Les journées de travail sont longues de 5H du matin à 19H30 sous la direction des religieuses qui encadrent les jeunes filles. L'usine est très hiérarchisée. La production est organisée par les chefs d'ateliers et les contremaîtresses. Les sœurs s'occupent plus spécialement du pensionnat et des exercices spirituels. Elles passent aussi dans les ateliers pour s'assurer que tout est en ordre. Pendant des décennies, la vie de la commune et des environs a été réglée par le son de la cloche de la chapelle, puis de la sirène.
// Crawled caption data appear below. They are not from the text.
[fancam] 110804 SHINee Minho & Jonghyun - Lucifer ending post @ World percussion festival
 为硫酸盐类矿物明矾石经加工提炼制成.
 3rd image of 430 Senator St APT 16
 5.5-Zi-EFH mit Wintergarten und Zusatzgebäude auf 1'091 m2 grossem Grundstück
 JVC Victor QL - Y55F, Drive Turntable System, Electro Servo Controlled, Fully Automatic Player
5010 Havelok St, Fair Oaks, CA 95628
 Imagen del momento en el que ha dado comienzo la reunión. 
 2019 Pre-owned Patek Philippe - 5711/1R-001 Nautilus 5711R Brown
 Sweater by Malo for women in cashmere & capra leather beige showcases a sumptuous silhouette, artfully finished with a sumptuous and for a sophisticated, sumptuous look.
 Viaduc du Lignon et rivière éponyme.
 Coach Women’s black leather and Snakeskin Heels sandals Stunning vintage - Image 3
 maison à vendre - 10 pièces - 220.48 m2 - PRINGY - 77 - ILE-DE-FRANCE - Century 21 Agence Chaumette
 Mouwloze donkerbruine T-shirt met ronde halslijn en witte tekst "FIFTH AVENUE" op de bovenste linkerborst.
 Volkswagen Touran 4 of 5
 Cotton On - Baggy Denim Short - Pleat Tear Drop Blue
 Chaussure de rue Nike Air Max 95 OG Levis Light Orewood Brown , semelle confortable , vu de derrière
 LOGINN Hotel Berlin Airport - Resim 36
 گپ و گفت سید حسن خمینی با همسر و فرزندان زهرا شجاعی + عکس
La production de la soierie est fortement touchée par la crise des années 1930, mais il subsiste une production de luxe d'étoffes de soie et de velours façonnés destinés à l'exportation, ainsi qu'une production plus courante de la maille.
Une réduction tardive mais brutale des personnels salariés par la maison Bonnet, a lieu en 1964. Les établissements « Les Petits-Fils de C.J. Bonnet » n'occupent plus à cette date que 58 personnes. C'est l'une d'elles que l'on voit chanter devant son métier dans le reportage de 1981. Ce chant paraît d'autant plus forcé que le bruit des métiers ne permet ordinairement guère d'entendre les paroles. Ce sont des métiers Jacquard reconnaissables à leur hauteur et aux cartes perforées qui guident les fils de soie pour tisser les dessins sur l'étoffe.
Vingt ans plus tard a lieu le dépôt de bilan en 2001. L'usine est ensuite devenue propriété publique du Conseil général de l'Ain qui a acquis la totalité des collections pour garantir la préservation des fonds, assurer leur restauration et proposer leur mise en valeur sur les lieux-mêmes. L'organisation industrielle, sociale et religieuse est devenu un projet patrimonial à destination de tous les publics.
Bibliographie :
- Henri Pansu, Claude-Joseph Bonnet ; Soierie et société à Lyon et en Bugey au XIXe siècle, Lyon, Imprimeur Tixier, tome 1, 2003 ; tome 2, 2011.